Decision made

iVillage Member
Registered: 11-03-2006
Decision made
2
Wed, 02-28-2007 - 12:31pm

Hi everyone. I posted a while back here asking for advice on what to do about my boyfriend, who is also the father of our baby. Even though he is a great guy, I am not in love with him, and I have chosen to move out of our apartment that we share by the summer. I received so much great advice from the women here, and I wanted to thank you. Ultimately, though, I reached the decision all on my own, because, after all, only I know what is going to work out best for us.

Anyway, I feel positive about my decision. I don't love him, and marrying him because we have a daughter together is never going to change that. I do care about him deeply though, and I hate how this is going to hurt him. In time, I am positive he will see this the way I do, that it really is what is best for all of us.

That said, I still hate what is going to happen in regards to our daughter. I can't get over the guilt that she will not be living in a two parent home. I can't figure out or imagine how holidays are going to be spent, or actually not putting her to bed every night. We plan to share custody, but most of the time, she wants her mommy. He finds that hard to understand, and I can't blame him. He must feel like I want to take her away from him too. I don't, but I want to be the primary caretaker. Can shared custody really work? How can I get over the guilt? Thanks again for any advice.

iVillage Member
Registered: 05-13-2005
In reply to: chriss146
Wed, 02-28-2007 - 1:15pm

Well, all any of us can ever do is the very best with the cards we are dealt. A 2 parent home is no guarantee although when happy is the ideal.

If you and your ex make an effort to co-parent then you will do a great job. It is all in how you look out your "window" - you have to try to see the positive. You do have a second chance at finding the SO who is right for you - and that will give your child a chance at seeing a good relationship. You will have time for yourself when your DD is with her father - and if you use the time wisely that makes you a better more patient parent.

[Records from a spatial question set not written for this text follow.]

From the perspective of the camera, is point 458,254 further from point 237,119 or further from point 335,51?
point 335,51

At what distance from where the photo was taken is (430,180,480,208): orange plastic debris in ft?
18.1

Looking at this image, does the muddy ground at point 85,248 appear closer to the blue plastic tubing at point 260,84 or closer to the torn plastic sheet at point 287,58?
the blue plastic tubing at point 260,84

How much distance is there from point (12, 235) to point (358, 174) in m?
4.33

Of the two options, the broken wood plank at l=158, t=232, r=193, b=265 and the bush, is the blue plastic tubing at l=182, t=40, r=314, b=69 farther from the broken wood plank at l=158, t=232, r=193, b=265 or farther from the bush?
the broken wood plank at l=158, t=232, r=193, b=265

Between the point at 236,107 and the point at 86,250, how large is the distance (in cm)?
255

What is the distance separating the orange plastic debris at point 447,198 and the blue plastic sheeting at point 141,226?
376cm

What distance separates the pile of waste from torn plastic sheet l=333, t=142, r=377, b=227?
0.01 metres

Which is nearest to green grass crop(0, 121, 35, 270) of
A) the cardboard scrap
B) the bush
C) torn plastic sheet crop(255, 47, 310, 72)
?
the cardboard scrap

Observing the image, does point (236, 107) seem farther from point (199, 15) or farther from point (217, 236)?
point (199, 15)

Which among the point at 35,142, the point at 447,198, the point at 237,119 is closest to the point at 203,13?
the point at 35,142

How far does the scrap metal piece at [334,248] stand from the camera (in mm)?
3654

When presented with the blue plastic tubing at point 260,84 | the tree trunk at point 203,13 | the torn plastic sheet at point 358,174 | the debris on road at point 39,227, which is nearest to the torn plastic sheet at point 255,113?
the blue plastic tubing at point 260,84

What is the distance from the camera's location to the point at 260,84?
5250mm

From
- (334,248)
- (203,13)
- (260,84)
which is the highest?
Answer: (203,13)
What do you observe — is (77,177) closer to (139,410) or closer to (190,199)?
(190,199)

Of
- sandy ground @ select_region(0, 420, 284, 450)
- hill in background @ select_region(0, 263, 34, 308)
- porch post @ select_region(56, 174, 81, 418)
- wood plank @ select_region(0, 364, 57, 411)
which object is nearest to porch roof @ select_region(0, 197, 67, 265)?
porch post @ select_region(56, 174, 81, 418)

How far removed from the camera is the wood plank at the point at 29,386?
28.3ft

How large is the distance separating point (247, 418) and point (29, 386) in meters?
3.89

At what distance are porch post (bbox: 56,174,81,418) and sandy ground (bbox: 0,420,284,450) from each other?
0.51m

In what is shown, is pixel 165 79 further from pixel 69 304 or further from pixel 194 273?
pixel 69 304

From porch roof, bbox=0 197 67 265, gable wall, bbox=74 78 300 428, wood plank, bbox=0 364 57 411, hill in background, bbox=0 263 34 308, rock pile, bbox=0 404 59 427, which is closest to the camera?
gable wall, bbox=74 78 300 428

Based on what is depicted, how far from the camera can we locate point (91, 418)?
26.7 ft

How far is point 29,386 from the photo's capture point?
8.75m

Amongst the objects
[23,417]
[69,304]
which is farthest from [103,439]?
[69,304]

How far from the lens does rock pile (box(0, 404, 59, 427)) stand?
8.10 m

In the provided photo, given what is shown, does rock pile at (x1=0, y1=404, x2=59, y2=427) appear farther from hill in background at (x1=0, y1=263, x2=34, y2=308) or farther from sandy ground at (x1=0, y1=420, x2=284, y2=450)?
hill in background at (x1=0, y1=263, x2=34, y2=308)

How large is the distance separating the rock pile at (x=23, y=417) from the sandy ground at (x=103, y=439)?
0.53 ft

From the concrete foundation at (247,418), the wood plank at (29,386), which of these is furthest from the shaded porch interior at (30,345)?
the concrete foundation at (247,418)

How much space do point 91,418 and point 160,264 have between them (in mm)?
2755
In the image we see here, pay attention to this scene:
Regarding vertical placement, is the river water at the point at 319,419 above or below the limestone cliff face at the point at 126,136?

Take each day one day at a time and it will all work out.

There are moms on here who have shared custody and it works fine for them. I think it depends on the individuals.

The important thing is that you tried your very best and now you are making the right decision for you.

iVillage Member
Registered: 06-30-2003
In reply to: chriss146
Wed, 02-28-2007 - 10:00pm

Do not feel guilty about the single parent home situation. Splitting while your daughter is so young is actually "easier" than staying until she's older. I left my exh when our son was 5 months old. He has no memory of us living together and neither does he want us to live together.

It's true that when you split, you will be spending more time with her than he will. Do not feel bad about this. Your daughter can not be in two places at once. She will have a relationship with her dad even when you're not living together. I know that some people enjoy a 50/50 parenting situation. However, I know that I would not want to live 50% of the time in one house and 50% of the time in another house. I don't think kids are any different. It's hard to live out of a suitcase.

Holidays are hard. We had to get a court order to alternate holidays. I will not say that it's easy, but you learn to live with it. It does get better as the child gets older.